Please repeat, exactly and without pictures, the lines of the entries below that run from the one containing "син на Катя" through the one containing "Rolls-Royce Built The".

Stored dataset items
★ ★ ★ ★ ★

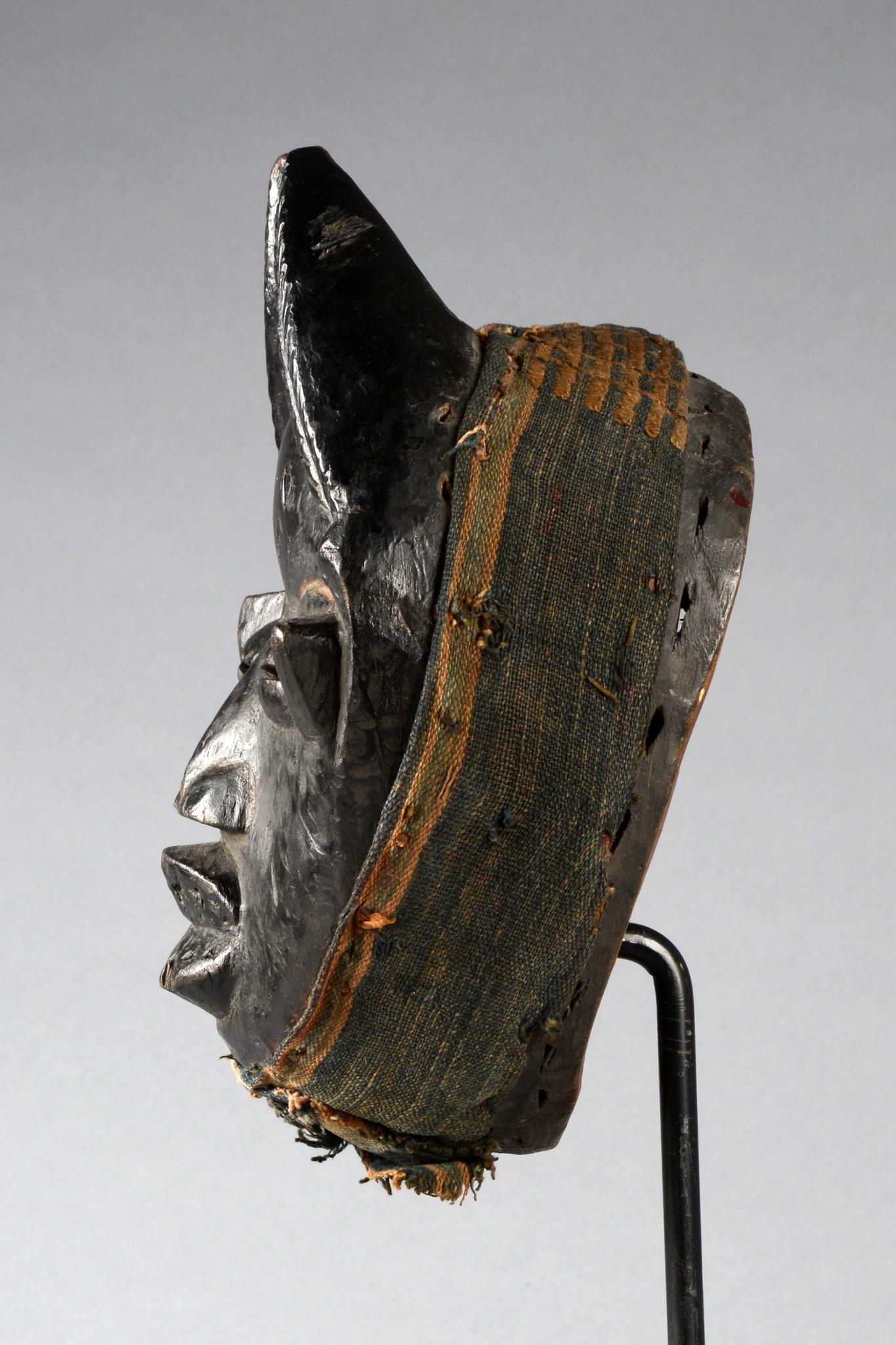 Anthropomorphe Maske mit Hörnern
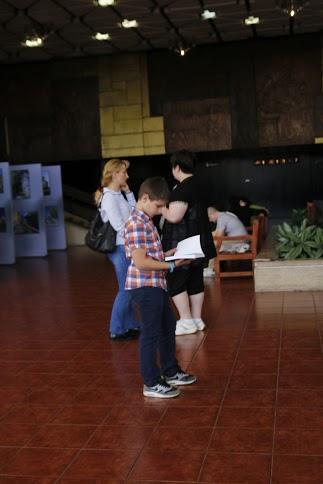 """Малкият син на Катя Донкова с """"Черга пъстроцветна"""" в ръце"""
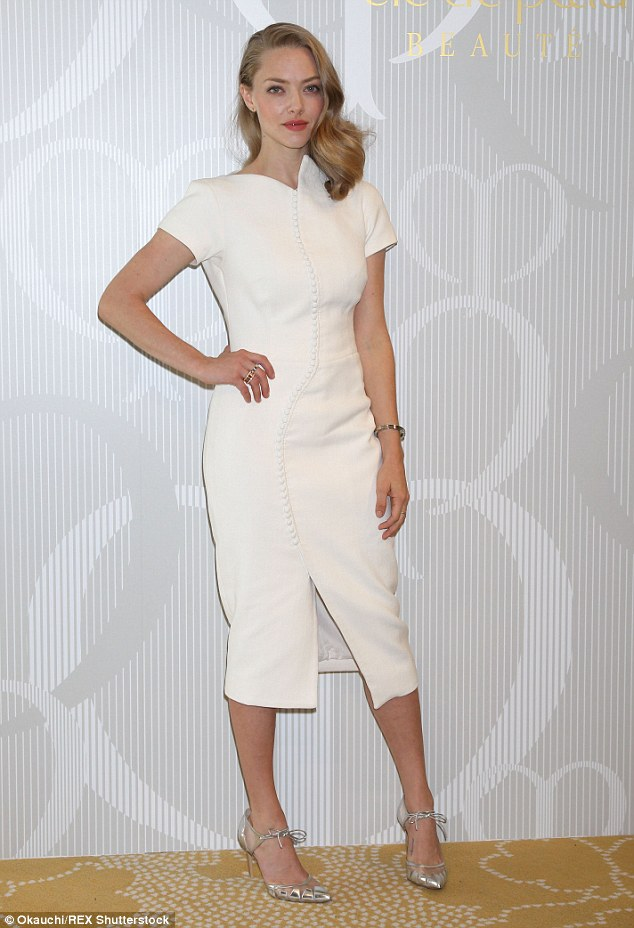 amanda-seyfried-in-antonio-berardi-at-the-shiseido-tokyo-event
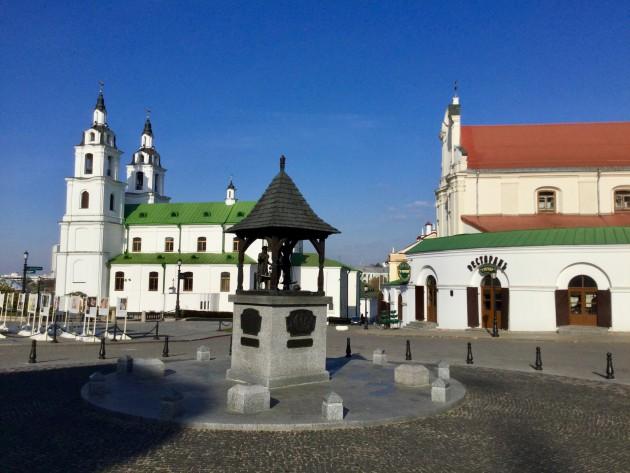 Minskin viihtyisintä aluetta, vasemmalla Pyhän Hengen katedraali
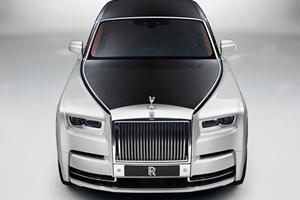 Rolls-Royce Built The New Phantom VIII For Billionaires Who Like Driving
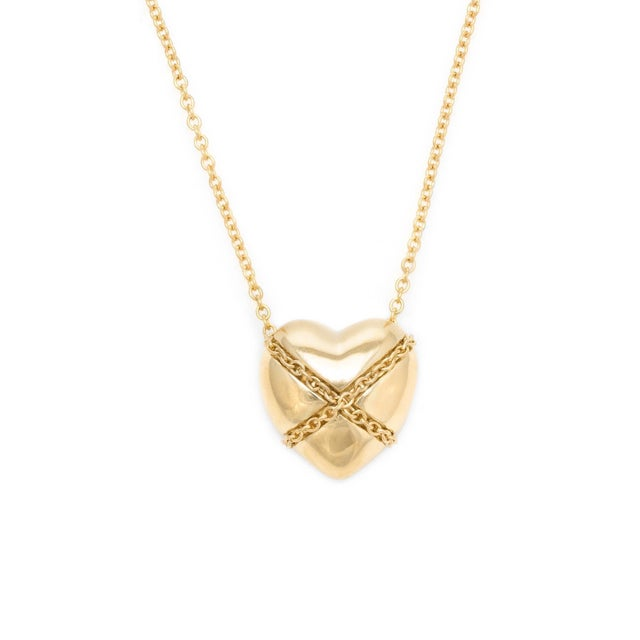 Tiffany and Co. Vintage Tiffany & Co. Cross My Heart Necklace 18 Karat Gold Designer Jewelry For Sale - Image 4 of 5
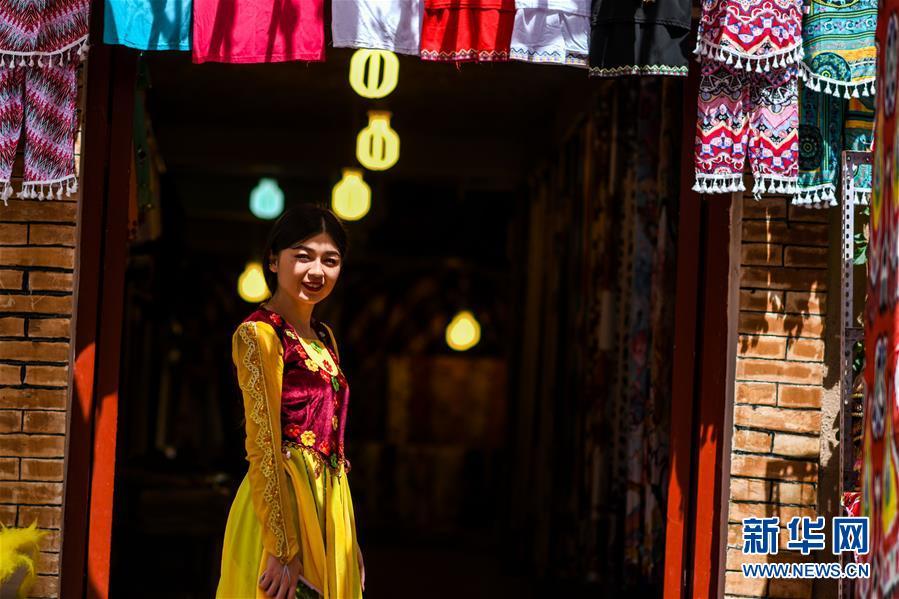 카스고성(喀什古城) 관광지 모 상점 앞에 전통의상을 입은 직원이 서 있다. [사진 출처: 신화망]  초여름, 중국 신장(新疆) 카스(喀什)는 관광 성수기를 맞아 각지에서 물 밀듯 밀려오는 여행객을 맞이하고 있다. 카스고성(古城) 관광지에서는 &lsquo;사로명주(絲路明珠: 실크로드 위 보물이라는 뜻)&rsquo;의 역사와 풍습을 느낄 수 있다. 관계자에 따르면 카스고성 관광지는 올해 성수기를 맞아 경치를 가꾸고 서커스 공연을 준비하고 가이드의 수준을 높이는 등 여행객에게 더 나은 서비스를 제공한다고 밝혔다.<br/>
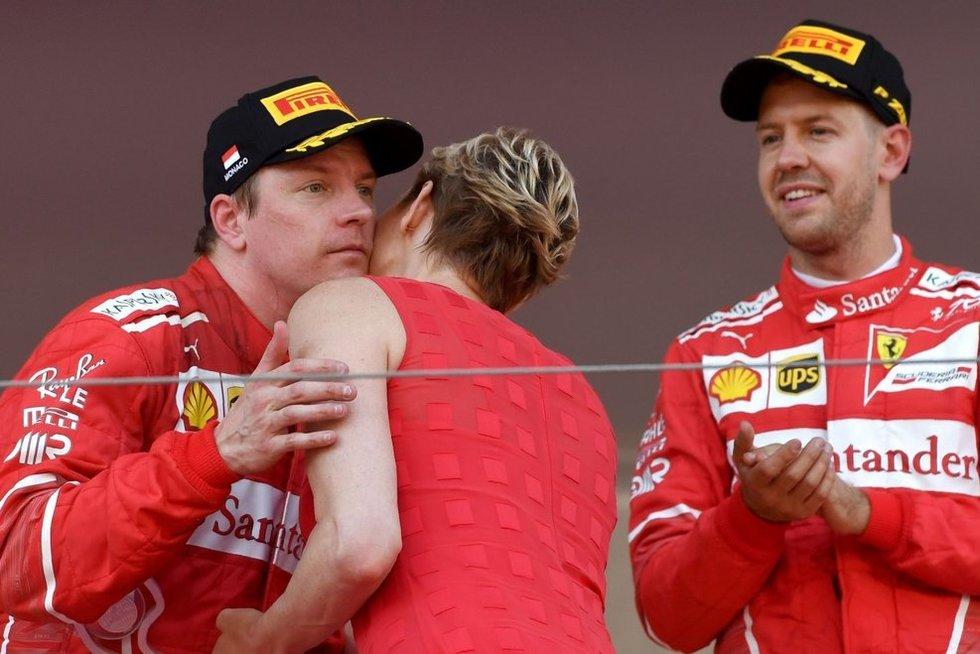 Kimi Raikkonenas ir Sebastianas Vettelis (nuotr. SCANPIX)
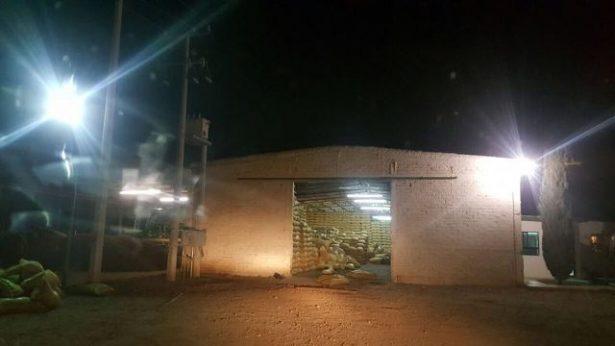 Comando armado con 8 camionetas robo nuez en Villa López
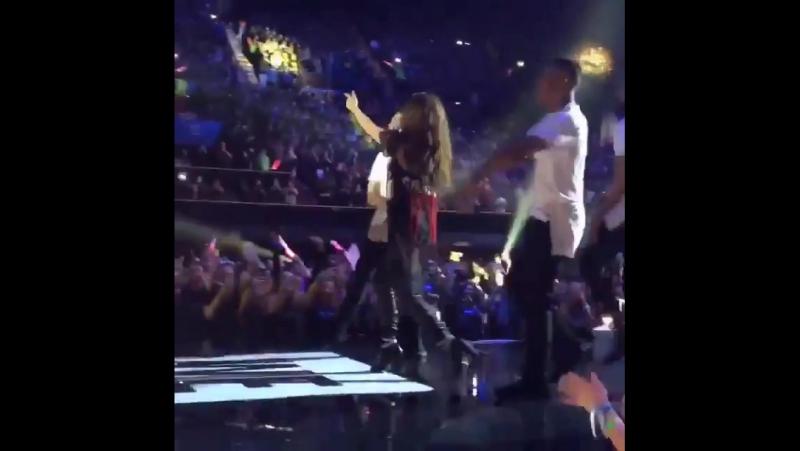 Selena performs KEWK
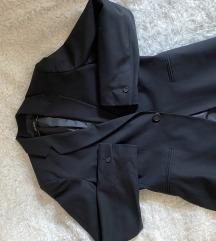 Zara basic crni sako nov
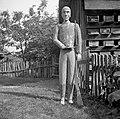"""""""Mož""""- čebelni panj (sicer vojak- avstrijski dragonar) že v slabem stanju. Desno roko drži na trebuhu in s tem dela deščico """"brado"""" za čebele. Tudi """"vojak"""" so mu rekli. Kočarija 1956.jpg"""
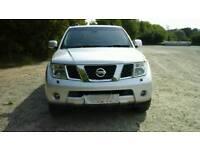 Nissan pathfinder aventura dci a estate diesel 2009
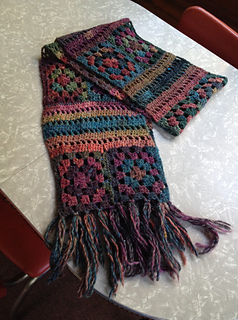 Donna_scarf_2_small2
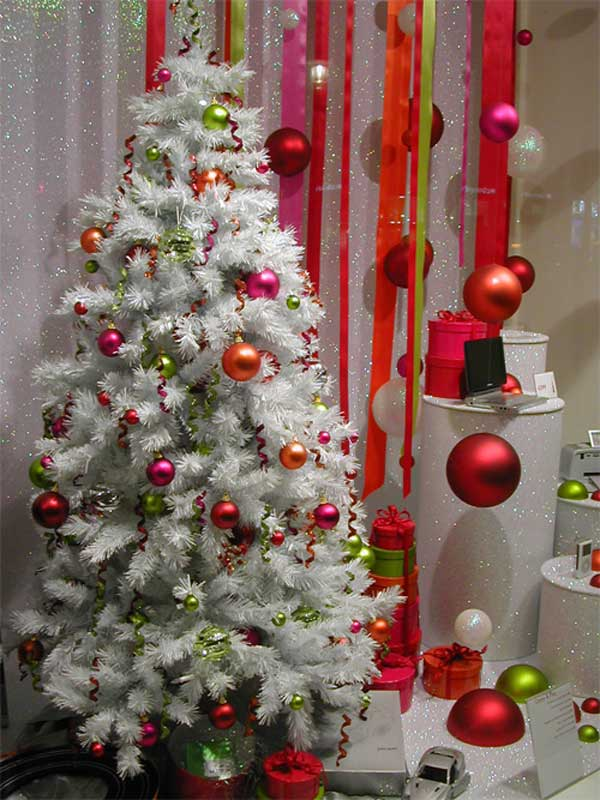 gallery of 25 charmingly beautiful christmas trees for happy shelters homesthetics decor 8 - White Christmas Tree With Red Decorations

★ ★ ★ ★ ★

YOUR RESPONSE -
 """Малкият син на Катя Донкова с """"Черга пъстроцветна"""" в ръце"""
 amanda-seyfried-in-antonio-berardi-at-the-shiseido-tokyo-event
 Minskin viihtyisintä aluetta, vasemmalla Pyhän Hengen katedraali
 Rolls-Royce Built The New Phantom VIII For Billionaires Who Like Driving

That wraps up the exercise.